This disclosure relates generally to electrified vehicle traction battery packs, and more particularly to retention systems for positioning and retaining bus bars relative to battery array terminals of a traction battery pack battery system.
A high voltage traction battery pack typically powers the electric machines and other electrical loads of an electrified vehicle. The traction battery pack includes a plurality of battery cells and various other battery internal components that must be reliably connected for supporting the electric propulsion of the vehicle.
A traction battery pack according to an exemplary aspect of the present disclosure includes, among other things, a battery array including an array terminal, a bus bar positioned in abutting contact with the array terminal, and a bus bar retention system arranged to horizontally and vertically position the bus bar relative to the array terminal.
In a further non-limiting embodiment of the foregoing traction battery pack, the bus bar retention system includes a terminal clip and an extension of a hood, the terminal clip being configured to horizontally position the bus bar and the extension being configured to vertically position the bus bar.
In a further non-limiting embodiment of either of the foregoing traction battery packs, the hood is an integral component of a thermal barrier structure arranged between the battery array and a second battery array.
In a further non-limiting embodiment of any of the foregoing traction battery packs, the bus bar retention system includes a protruding prong of an insulation cover that at least partially surrounds the array terminal, and an extension of a hood that extends over top of the array terminal.
In a further non-limiting embodiment of any of the foregoing traction battery packs, the protruding prong is configured to horizontally position the bus bar and the extension is configured to vertically position the bus bar.
In a further non-limiting embodiment of any of the foregoing traction battery packs, an extension of a hood of a thermal barrier structure of the bus bar retention system vertically positions the bus bar relative to the array terminal.
In a further non-limiting embodiment of any of the foregoing traction battery packs, a deflector extends from the extension to a position that is laterally outward from the bus bar.
In a further non-limiting embodiment of any of the foregoing traction battery packs, the bus bar retention system includes a terminal clip that horizontally positions the bus bar relative to the array terminal.
In a further non-limiting embodiment of any of the foregoing traction battery packs, the terminal clip includes a vertical portion positioned in contact with the bus bar and a horizontal portion positioned in contact with the array terminal.
In a further non-limiting embodiment of any of the foregoing traction battery packs, the bus bar retention system includes an insulation cover that at least partially surrounds the array terminal and is configured to horizontally position the bus bar relative to the array terminal.

**Questions on the material:**
A. Answer these questions from the battery pack text:
(i) What does a high voltage traction battery pack typically power?
(ii) What is the hood an integral component of?
(iii) What is the horizontal portion of the terminal clip positioned in contact with?
B. Continue the text on bus bar retention in traction battery packs from its final sentence.

**Study material:**
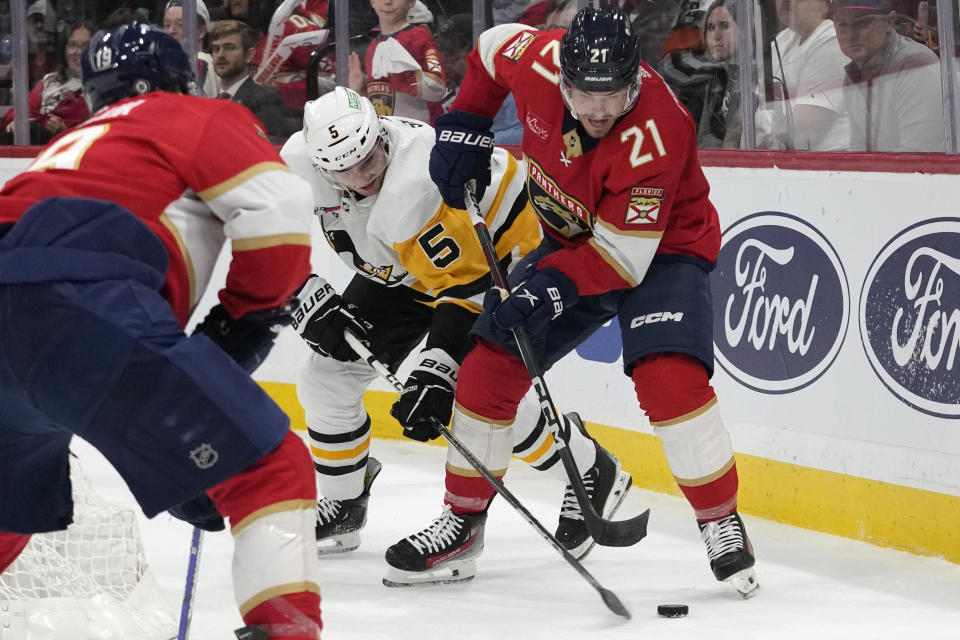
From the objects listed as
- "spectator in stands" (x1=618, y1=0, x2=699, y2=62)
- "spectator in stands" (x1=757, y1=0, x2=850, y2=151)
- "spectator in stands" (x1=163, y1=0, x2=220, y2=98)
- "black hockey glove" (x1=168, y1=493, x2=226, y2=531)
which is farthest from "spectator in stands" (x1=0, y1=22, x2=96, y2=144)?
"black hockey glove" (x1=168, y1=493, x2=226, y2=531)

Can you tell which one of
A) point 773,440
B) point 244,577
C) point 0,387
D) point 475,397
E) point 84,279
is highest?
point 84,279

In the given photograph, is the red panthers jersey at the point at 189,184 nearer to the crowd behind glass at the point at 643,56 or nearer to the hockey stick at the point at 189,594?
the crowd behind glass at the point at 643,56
...
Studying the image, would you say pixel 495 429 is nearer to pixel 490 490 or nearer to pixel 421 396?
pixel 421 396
* * *
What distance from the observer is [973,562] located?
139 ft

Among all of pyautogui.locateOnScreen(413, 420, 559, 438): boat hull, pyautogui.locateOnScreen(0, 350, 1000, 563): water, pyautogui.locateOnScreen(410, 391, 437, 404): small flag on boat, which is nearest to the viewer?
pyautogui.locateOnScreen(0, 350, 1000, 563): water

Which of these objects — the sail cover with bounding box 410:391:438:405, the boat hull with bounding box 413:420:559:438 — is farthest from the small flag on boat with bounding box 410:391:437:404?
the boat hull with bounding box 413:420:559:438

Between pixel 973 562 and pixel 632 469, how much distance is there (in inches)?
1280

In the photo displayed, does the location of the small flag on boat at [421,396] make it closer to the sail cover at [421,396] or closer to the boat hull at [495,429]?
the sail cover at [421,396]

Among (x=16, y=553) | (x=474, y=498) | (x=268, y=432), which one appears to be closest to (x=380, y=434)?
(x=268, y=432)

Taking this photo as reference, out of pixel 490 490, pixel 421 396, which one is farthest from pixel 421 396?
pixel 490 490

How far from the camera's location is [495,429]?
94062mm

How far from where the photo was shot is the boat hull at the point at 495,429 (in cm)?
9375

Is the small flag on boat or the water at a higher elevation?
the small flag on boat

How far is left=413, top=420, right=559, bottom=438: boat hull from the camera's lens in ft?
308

**Responses by item number:**
A.
(i) The electric machines and other electrical loads of an electrified vehicle.
(ii) A thermal barrier structure arranged between the battery array and a second battery array.
(iii) The array terminal.

B.
A traction battery pack according to another exemplary aspect of the present disclosure includes, among other things, a first battery array including a first array terminal, a second battery array including a second array terminal, a bus bar configured to electrically connect the first battery array and the second battery array, and a thermal barrier structure arranged between the first battery array and the second battery array. The thermal barrier structure includes a hood having an extension that extends over top of the first array terminal or the second array terminal. The extension vertically positions the bus bar relative to the first array terminal or the second array terminal.
In a further non-limiting embodiment of the foregoing traction battery pack, a terminal clip horizontally positions the bus bar in abutting contact with the first array terminal or the second array terminal.
In a further non-limiting embodiment of either of the foregoing traction battery packs, the terminal clip includes a protruding nub that urges the bus bar into abutting contact with the first array terminal or the second array terminal.
In a further non-limiting embodiment of any of the foregoing traction battery packs, the bus bar is sandwiched between the terminal clip and the first array terminal or the second array terminal.
In a further non-limiting embodiment of any of the foregoing traction battery packs, a protruding prong is positioned on an opposite side of the terminal clip from the bus bar.
In a further non-limiting embodiment of any of the foregoing traction battery packs, the protruding prong is part of an insulation cover that at least partially surrounds the first array terminal or the second array terminal.
In a further non-limiting embodiment of any of the foregoing traction battery packs, a protruding prong is arranged to horizontally position the bus bar in abutting contact with the first array terminal or the second array terminal.
In a further non-limiting embodiment of any of the foregoing traction battery packs, the protruding prong is part of an insulation cover that at least partially surrounds the first array terminal or the second array terminal.
In a further non-limiting embodiment of any of the foregoing traction battery packs, the extension urges the bus bar into abutting contact with a terminal clip that is connected to the first array terminal or the second array terminal.
In a further non-limiting embodiment of any of the foregoing traction battery packs, the extension urges the bus bar into abutting contact with a protruding prong of an insulation cover that at least partially surrounds the first array terminal or the second array terminal.
The embodiments, examples, and alternatives of the preceding paragraphs, the claims, or the following description and drawings, including any of their various aspects or respective individual features, may be taken independently or in any combination. Features described in connection with one embodiment are applicable to all embodiments, unless such features are incompatible.
The various features and advantages of this disclosure will become apparent to those skilled in the art from the following detailed description. The drawings that accompany the detailed description can be briefly described as follows.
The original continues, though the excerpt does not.